[Texte fourni]
Quelque temps avant que ma fille ne me fasse part de ses espérances maternelles, j’avais rêvé que je la tenais, toute petite, dans mes bras d’où je la laissai tomber à terre. Alors, un grand chien se précipita sur elle. Ce cauchemar m’avait secouée profondément, et lorsque, à l’occasion de la naissance de son fils, elle nous donna tant d’inquiétudes, quatre mois durant, je ne cessais de me représenter cet animal furieux qui me semblait symbolique, représentant les souffrances dont ma pauvre petite fut torturée pendant tant de jours… hélas ! si cruels…

Pendant bien des années avant la mort de mon mari, je faisais toujours le même rêve : je déménageais, et je changeais complètement d’existence, réinstallée dans le petit appartement qu’occupaient mes parents avant mon mariage. Je ne vois qu’un rapport lointain avec la réalité… mais pourquoi toujours ce même rêve ?

J’ai vu ma sœur en rêve sous la forme d’une statue (non tout-à-fait inanimée, mais immobile, posée sur un socle, accrochée au mur). Elle était beaucoup plus grande que nature, la figure très altérée, le regard anxieux fixé sur une horloge. Je sentais qu’elle souffrait beaucoup et que le temps lui paraissait terriblement long. Elle prononça ces mots : « Mme Albert Domange ». Je lui dis : je vais chercher le médecin.
[/Texte fourni]
[Données brutes]
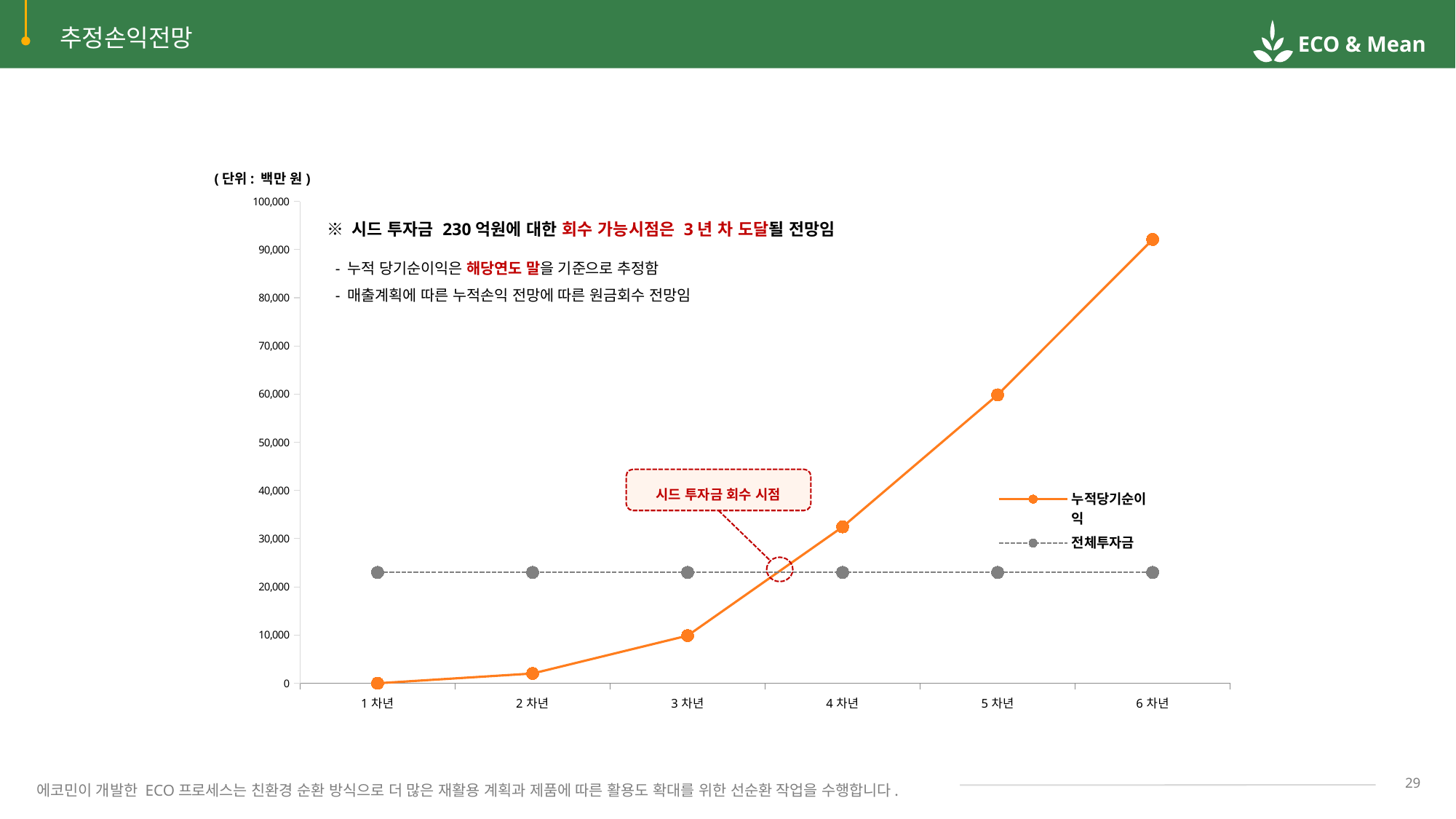
Is the value of 전체투자금 greater or less than 30,000? less Does 누적당기순이익 rise or fall from 1 차년 to 6 차년? rise What kind of chart is shown on the slide? line chart Is the value of 누적당기순이익 in 6 차년 greater or less than 80,000? greater Is the value of 누적당기순이익 in 3 차년 greater or less than 20,000? less How many series does the legend list? 2 What is the value of 누적당기순이익 in 1 차년? 0 What unit is stated for the chart values? 백만 원 Which year has the lowest value for 누적당기순이익? 1 차년 Which year has the highest value for 누적당기순이익? 6 차년 In 4 차년, which is larger: 누적당기순이익 or 전체투자금? 누적당기순이익 How many year categories are shown on the x axis? 6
[/Données brutes]
> Énoncé 1: Citez le passage du récit de rêves qui commence par « Pendant bien des » et se poursuit jusqu'à « chercher le médecin. ».
> Énoncé 2: Relevez tous les membres de la famille de la personne qui raconte, tels qu'ils sont désignés dans le récit de rêves.
> Énoncé 3: Poursuivez le récit de rêves à partir de l'endroit où il s'arrête.

> Réponse 1:
Pendant bien des années avant la mort de mon mari, je faisais toujours le même rêve : je déménageais, et je changeais complètement d’existence, réinstallée dans le petit appartement qu’occupaient mes parents avant mon mariage. Je ne vois qu’un rapport lointain avec la réalité… mais pourquoi toujours ce même rêve ?

J’ai vu ma sœur en rêve sous la forme d’une statue (non tout-à-fait inanimée, mais immobile, posée sur un socle, accrochée au mur). Elle était beaucoup plus grande que nature, la figure très altérée, le regard anxieux fixé sur une horloge. Je sentais qu’elle souffrait beaucoup et que le temps lui paraissait terriblement long. Elle prononça ces mots : « Mme Albert Domange ». Je lui dis : je vais chercher le médecin.

> Réponse 2: sa fille ; le fils de sa fille ; son mari ; ses parents ; sa sœur

> Réponse 3:
Ce rêve m’a beaucoup impressionnée ; on ne m’ôtera pas de l’idée qu’il a un sens. Là où est ma sœur, elle n’est pas libre ; inerte, elle subit son sort. Naturellement je pense au purgatoire… Je prie et je fais prier pour elle comme pour les autres membres de ma famille.

Pourquoi « Mme Albert Domange » plutôt que « Mélanie » ? ? ?

Pendant 10 ans après la mort de maman (1918) je l’ai vue en rêve deux ou trois fois la semaine ! et toujours elle me manifestait la plus profonde aversion, ce dont je souffrais amèrement. Enfin un jour récent, elle m’a dit un mot de tendresse, ce qu’elle ne fit jamais de son vivant. Je ripostai… Depuis ce temps je la vois encore souvent, mais elle est toute changée à mon égard… plutôt affectueuse.

Et maintenant, je rêve constamment que je vais voyager avec maman, mais je manque le train.